Pour réaliser la fusion d'une quantité massive de données et des sorties de modèles numériques de taille très conséquente, les algorithmes de l'assimilation de données étaient initialement simples, faisant principalement appel à la théorie de l'estimation linéaire. Avec la croissance des moyens de calculs et la démocratisation d'approches formelles plus sophistiquées, les méthodes se sont complexifiées et traitent aujourd'hui de dynamiques modérément non-linéaires et de statistiques sous-jacentes non-gaussiennes. Sur le plan théorique, nous avons par exemple oeuvré à l'unification des deux grands familles de méthodes, variationnelle et statistique (filtrage d'ensemble), et proposé les premières méthodes non-linéaires bâties sur une analyse variationnelle dans l'espace d'une ensemble de trajectoires. Nous avons proposé des méthodes rigoureuses permettant de corriger certains défauts de fabrique du filtre de Kalman d'ensemble. Par exemple la faible taille de l'ensemble de l'EnKF engendre des erreurs dites d'échantillonnage qui mettent en péril la stabilité de la méthode et requiert l'utilisation d'une inflation de l'incertitude estimée. Nous avons montré comment s'abstraire de ce besoin d'inflation (Bocquet, 2011 ; Bocquet et al., 2015). Au CEREA, nous nous intéressons également à l'application de ces méthodes aux géosciences. En particulier, de nombreux de nos travaux portent sur la dispersion atmosphérique, la chimie atmosphérique et la qualité de l'air. Par exemple, nous avons étudié l'impact de la donnée lidar sur la prévision des aérosols, et prouvé ainsi son utilité (Wang et al., 2013-2014).

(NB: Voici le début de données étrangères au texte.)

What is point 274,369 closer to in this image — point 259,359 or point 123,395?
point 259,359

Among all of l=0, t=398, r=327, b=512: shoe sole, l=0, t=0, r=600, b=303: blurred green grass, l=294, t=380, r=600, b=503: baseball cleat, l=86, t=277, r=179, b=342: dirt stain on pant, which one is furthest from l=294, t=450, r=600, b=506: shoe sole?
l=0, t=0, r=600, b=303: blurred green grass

Diagramme décrivant l’opérateur d’observation utilisé dans l’assimilation des observations lidar.

Résultat caractéristique d’une analyse effectuée à l’aide de données lidar et du modèle d’aérosol de Polyphemus et comparaison à une simulation sans assimilation (Wang et al., 2014).

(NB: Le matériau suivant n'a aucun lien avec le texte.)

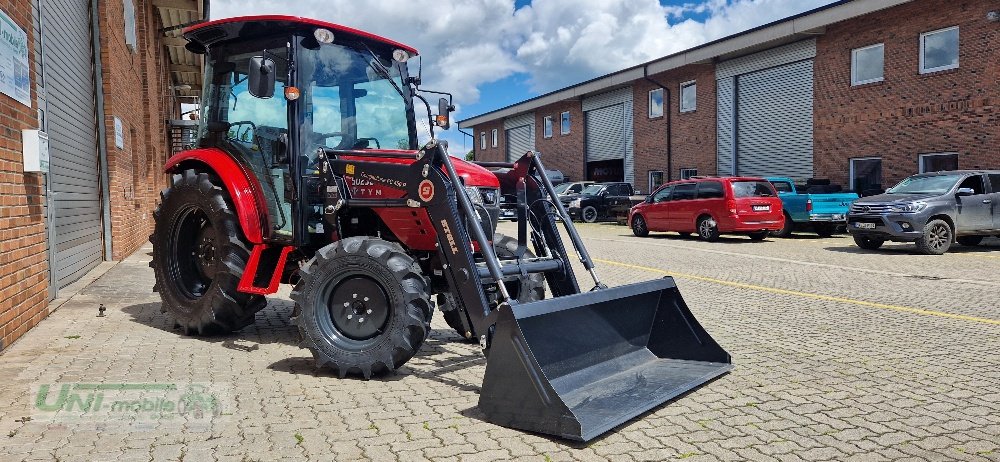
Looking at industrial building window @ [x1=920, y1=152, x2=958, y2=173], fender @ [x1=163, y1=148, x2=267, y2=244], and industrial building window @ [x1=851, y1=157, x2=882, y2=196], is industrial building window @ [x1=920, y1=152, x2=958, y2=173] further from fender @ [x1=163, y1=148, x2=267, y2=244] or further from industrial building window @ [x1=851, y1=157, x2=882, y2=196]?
fender @ [x1=163, y1=148, x2=267, y2=244]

Pour certains de ces problèmes, l'assimilation de données s'identifie à un problème inverse, qu’on appelle aussi modélisation inverse par abus de langage. En particulier nous nous intéressons à l'estimation des flux d'émission de polluants, comme les composés organiques volatils, les gaz à effet de serre, les précurseurs de l'ozone, etc. Nous travaillons également à l'estimation du terme source atmosphérique émis lors d'un accident industriel ou nucléaire, comme les accidents de Tchernobyl et Fukushima-Daiichi; des recherches que nous menons avec nos partenaires de l'Institut de Radioprotection et de Sûreté Nucléaire (IRSN). Nous avons par exemple non seulement estimé le terme source de ces accidents mais fourni également une estimation objective de l'incertitude associée (comme les barres d'erreur associées).
Estimation du terme source de Tchernobyl en césium-137 par modélisation inverse, sa comparaison au terme source des services de l’ONU (INSCEAR), et barre d’erreur associée à cette incertitude.

Distribution de probabilité de la quantité totale de césium-137 relâchée lors de l’accident de Tchernobyl (Liu et al., 2017).